Greece has spoken and firmly rejected the austerity package offered by its European creditors.
As we spoke about in this morning’s Asian Session Morning blog, it is important to make it clear that by voting ‘no’, Greece has not yet signaled its exit from the euro.
From the perspective of Prime Minister Tsipras and his Greek Government, this has only strengthened the nation’s ability to take a hard line when it comes to negotiating a less imposing austerity package in return for bailout funds to keep the country’s banking system ticking over.
However, judging by last week’s rhetoric, the Troika has seemingly lost patience with Greece’s inability to compromise. The referendum result really changes nothing on the side of the creditors other than contagion fears associated with a body of people fighting back.
The ECB (for now) will keep the emergency liquidity assistance (ELA) at its current levels, which will mean capital controls will remain in place and Greek banks will stay closed for the foreseeable future.
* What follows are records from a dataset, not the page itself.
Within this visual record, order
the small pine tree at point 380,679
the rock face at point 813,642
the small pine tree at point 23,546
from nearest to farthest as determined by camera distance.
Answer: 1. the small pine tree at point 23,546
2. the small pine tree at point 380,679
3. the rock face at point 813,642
This is news that the Greek people will not welcome, but restrictions have to stay in place to avoid an attempted full scale bank run across a network of empty ATM machines.
Scenarios:
So where to now? We take a look at the various scenarios below.
Deal struck on a revised austerity package: With both parties wanting a deal, this is still the most likely outcome. What sort of revisions and whether the Tsipras government will survive to do the negotiating, we don’t yet know.
This will likely be euro positive, as hopefully this would involve a clear roadmap that both parties are committed to following.
Grexit. A Greek exit from the Eurozone: The fact that the ‘no’ vote won in such convincing fashion pushes the likelihood of a Grexit to new heights.
Even though we said before that the ‘no’ vote wasn’t a rejection of the euro, it does push Greece further down the lonely path. If their European creditors decide that contagion can be controlled and a deal can’t be struck, Greece will have little choice but to issue IOU’s and a parallel currency as the transfer takes place.
The uncertainty around an unprecedented exit will weigh heavily on the euro in the short term, as the market digests what happens next.
Trading EUR/USD:
With a messy chart full of gaps to contend with, we take a look at EUR/USD from a technical point of view.
EUR/USD Daily:
Click on chart to see a larger view.
The daily chart sees a rejection off a confluence of resistance at the marked major bearish trend line. After consolidating into a short term flag, price has today gapped down through this last level of support and will be looking for any uncertainty to push for new lows.
EUR/USD Hourly:
Click on chart to see a larger view.
I am very cautious of treating this as a breakout lower because as you can see on the hourly chart, we did the exact same thing on last Monday’s rumour driven open where we similarly gapped down through support, only to immediately rally hard up into the gap.